Often when setting up data replication it is necessary to redirect or transform the source tables and columns into a different set of target tables and columns.   SymmetricDS offers this transformation feature as part of the real time data replication workflow.   Below we will review the places within the workflow this transformation can take place and how to configure it.

Overview

Many ETL based tools on the market are great a providing a solution around data manipulation and transformation as part of a scheduled process.   However if you need to perform near real time transformations on changes as they occur SymmetricDS can be a powerful asset to continuously perform these transformations as part of the replication process without any additional nightly schedule of batch jobs.

Pipeline

First we need to understand the components that make up the replication pipeline and when they are executed.   The image below diagrams all the components that can be potentially used as part of the replication pipeline.   In order for these to execute properly though the catalog, schema, and table information configured must match as the batch works through the pipeline.  If any of these configuration values (catalog, schema, table) do not line up with the step prior the transforms or filters will not execute.

 

Routing

Routing is the process that checks for newly captured changes and will determine where they need to go by assigning them to a batch.  Target catalog, schema, and table information can be set at the router level.   This is often the simplest way to change the target information for multiple tables.  Setting the target catalog and schema at the router will effect all tables that flow through this router (table routing) and allows a single configuration point.

 

TIP: Setting target information on the router works well when you just need to change the catalog and/or schema but not the table names.   If you need to also transform table names it is better done through transforms.

  

Extract Transforms

These transforms fire on the source if the source catalog, schema, and table match the values that came out of routing.   There are 3 ways to hook up an extract transform.

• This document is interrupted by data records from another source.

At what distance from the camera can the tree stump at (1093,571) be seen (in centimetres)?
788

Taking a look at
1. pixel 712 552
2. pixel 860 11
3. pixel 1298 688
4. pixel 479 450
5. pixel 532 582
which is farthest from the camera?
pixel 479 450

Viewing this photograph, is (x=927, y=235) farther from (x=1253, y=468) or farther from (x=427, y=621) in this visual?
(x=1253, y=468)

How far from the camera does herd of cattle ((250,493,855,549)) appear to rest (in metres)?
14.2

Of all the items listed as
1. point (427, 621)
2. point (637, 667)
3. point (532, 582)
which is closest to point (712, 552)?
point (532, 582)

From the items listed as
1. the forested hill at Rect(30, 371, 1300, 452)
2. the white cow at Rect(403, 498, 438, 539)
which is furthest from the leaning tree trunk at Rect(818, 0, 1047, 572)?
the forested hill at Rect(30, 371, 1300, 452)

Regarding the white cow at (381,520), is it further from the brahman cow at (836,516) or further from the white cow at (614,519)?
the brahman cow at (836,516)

  • Routing values are blank for target catalog, schema, and table.   Then the extract transform would also have blank entries for source catalog and schema.  Source table on the transform could contain a table name or a wildcard (*) to hit all tables.

              

  • Routing has the "use source catalog and schema" set.   Then the extract transform source catalog, schema, and table would need to match the values in the trigger (source catalog, schema, and table)

             

  • Routing directly sets any of the values for catalog, schema, or table.   Then the extract transform source catalog and schema would need to match these values set on the router. 

             

Load Transforms 

These transforms fire on the target side if there is a match.   There are 2 ways to hook up a load transform

  • When an extract transform is present.   Then the extract transform target values need to match the load transforms source values.

        

  • No extract transform present.   Then the load transform would hook in just like and extract transform following one of the 3 router combinations explained above for the extract transforms.

 

Load Filters

Load filters must provide a target catalog, schema, and table combination that matches the upstream settings in the pipeline in order to execute.   Load filters can provide a variety of customizations on the data once executed.   Below is an example of how you could set the target catalog and schema on the target side rather than through a router or transforms.   This might be useful if only the target knows where their data should be loaded into (remember routing occurs on the source).   Through the use of a wildcard (*) as the target table a single load filter can support all tables rather than setting up a transform for each table.

 

Example: Beanshell load filter "Before Write" to set the catalog and schema.

// Check that the table is not a SYM_* runtime table 
if (!table.getName().startsWith(engine.getTablePrefix())) { table.setCatalog("catalog1"
);
table.setSchema("dbo"
);
}
return true;


Example : Similar to one above but the values now are dynamic and could be set in each targets engine properties file (target.catalog and target.schema).

// Check that the table is not a SYM_* runtime table 
if (!table.getName().startsWith(engine.getTablePrefix())) { table.setCatalog(
engine.getParameterService().getString("target.catalog"));
table.setSchema(
engine.getParameterService().getString("target.schema"));
}
return true;

 

Josh Hicks
Author: Josh Hicks

Josh has worked in the IT industry for over 15 years as a developer, tech lead, and architect. He has worked across a variety of businesses including retail, telecommunications, education, and healthcare. When he is not developing he enjoys whatever sporting event might be taking place.